## Task details
Reproduce the material word for word, from the line containing "ein Wohnzimmer mit" through the line containing "an aerial view", both lines included. Leave out the pictures.

## Entries supplied
▬▬▬▬▬▬

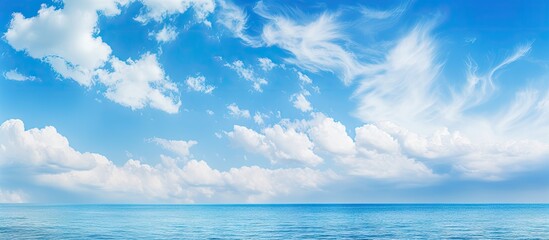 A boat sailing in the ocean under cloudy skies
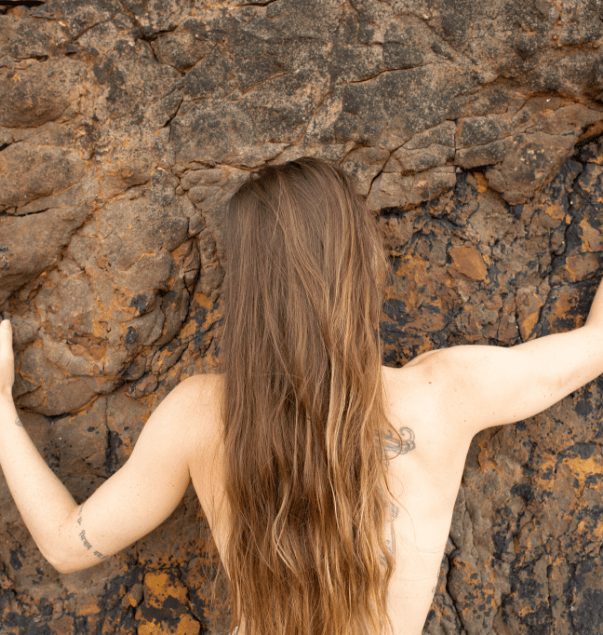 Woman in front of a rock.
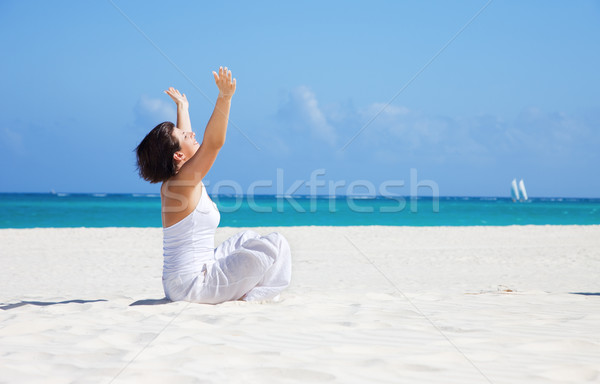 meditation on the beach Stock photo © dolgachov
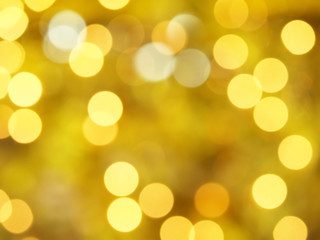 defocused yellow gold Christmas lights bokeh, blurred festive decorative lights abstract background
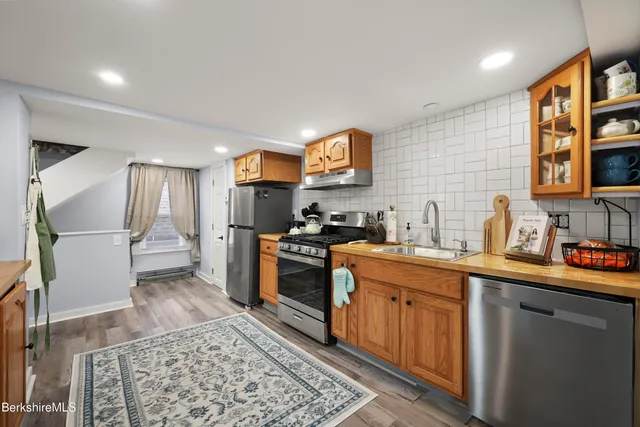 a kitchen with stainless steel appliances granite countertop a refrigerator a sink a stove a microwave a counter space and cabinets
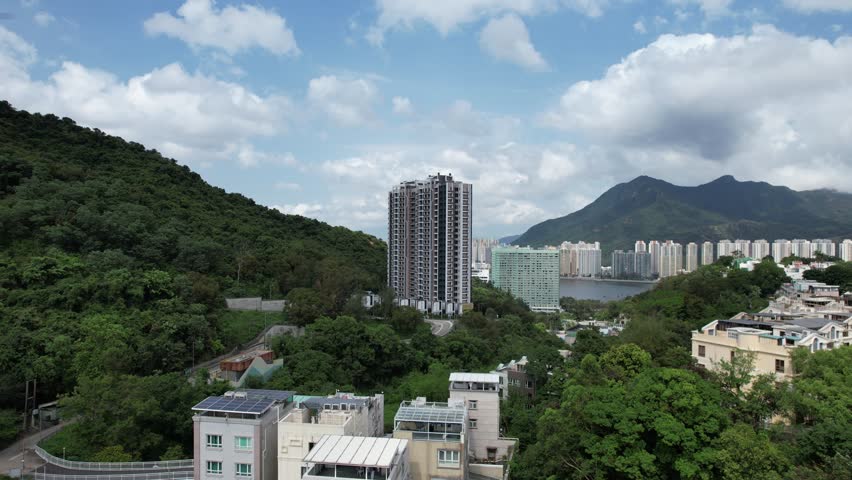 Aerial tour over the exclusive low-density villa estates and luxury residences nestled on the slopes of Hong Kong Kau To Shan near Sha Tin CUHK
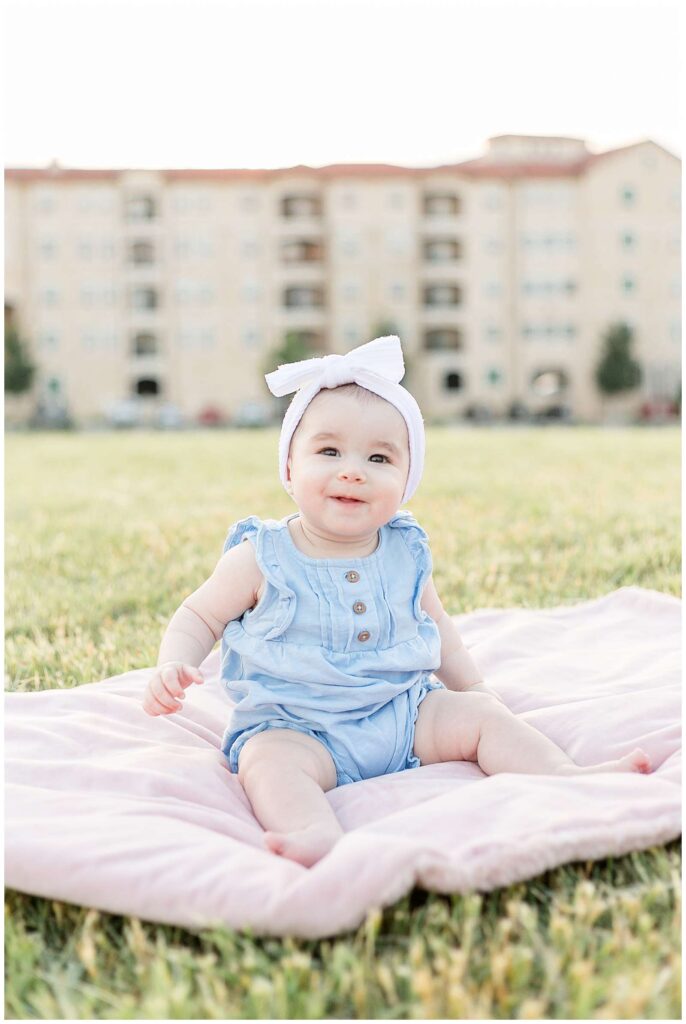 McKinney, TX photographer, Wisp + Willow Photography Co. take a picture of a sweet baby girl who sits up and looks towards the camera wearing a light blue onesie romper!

▬▬▬▬▬▬

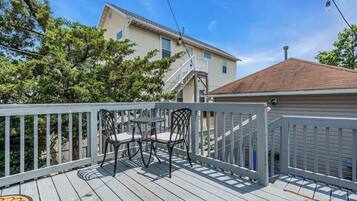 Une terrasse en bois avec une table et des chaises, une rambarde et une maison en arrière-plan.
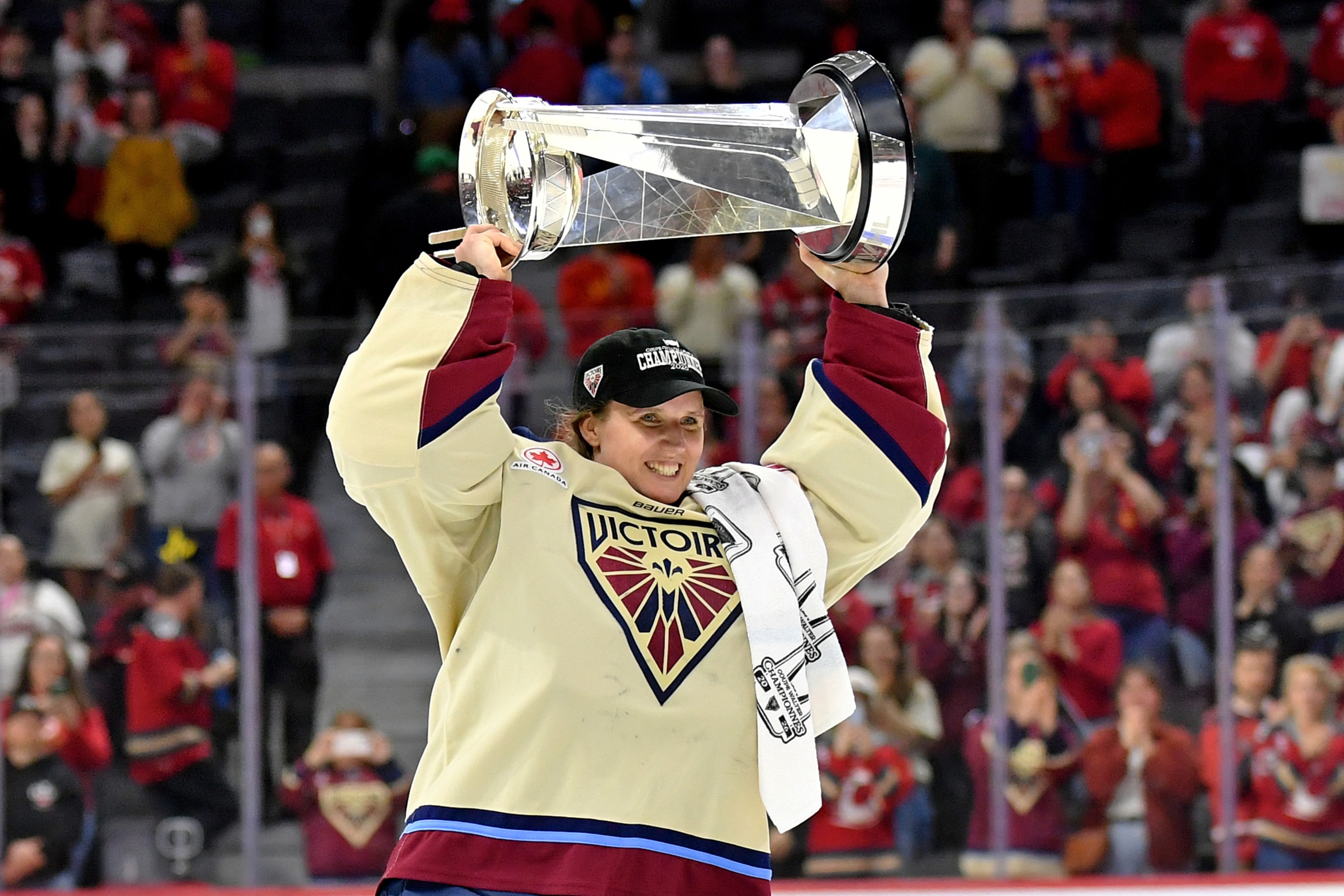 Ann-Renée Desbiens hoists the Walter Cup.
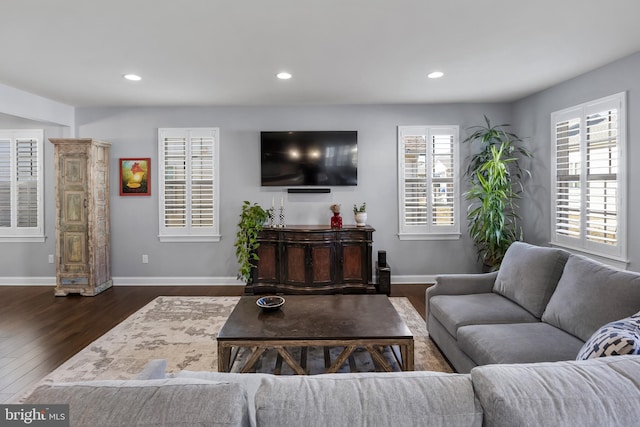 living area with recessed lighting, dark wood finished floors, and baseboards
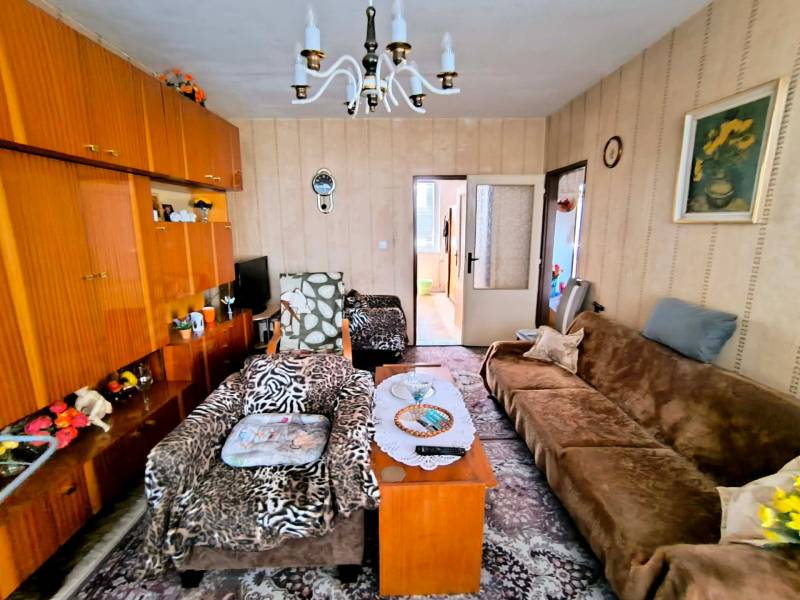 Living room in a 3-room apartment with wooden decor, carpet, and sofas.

▬▬▬▬▬▬

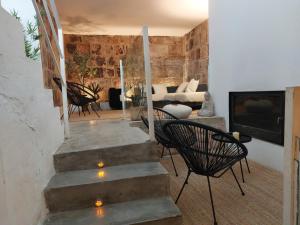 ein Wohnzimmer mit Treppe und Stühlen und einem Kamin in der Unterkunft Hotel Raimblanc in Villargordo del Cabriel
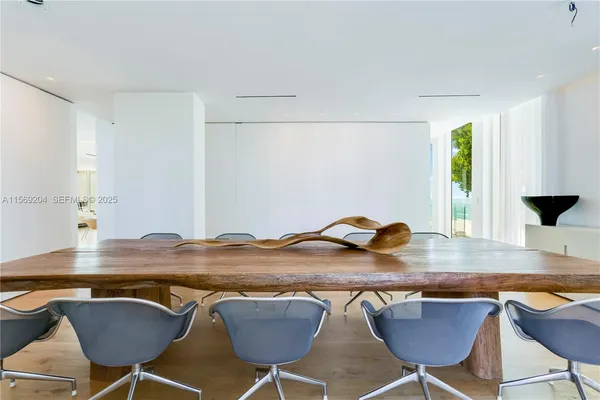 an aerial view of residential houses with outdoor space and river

▬▬▬▬▬▬

## Solution below
 ein Wohnzimmer mit Treppe und Stühlen und einem Kamin in der Unterkunft Hotel Raimblanc in Villargordo del Cabriel
 an aerial view of residential houses with outdoor space and river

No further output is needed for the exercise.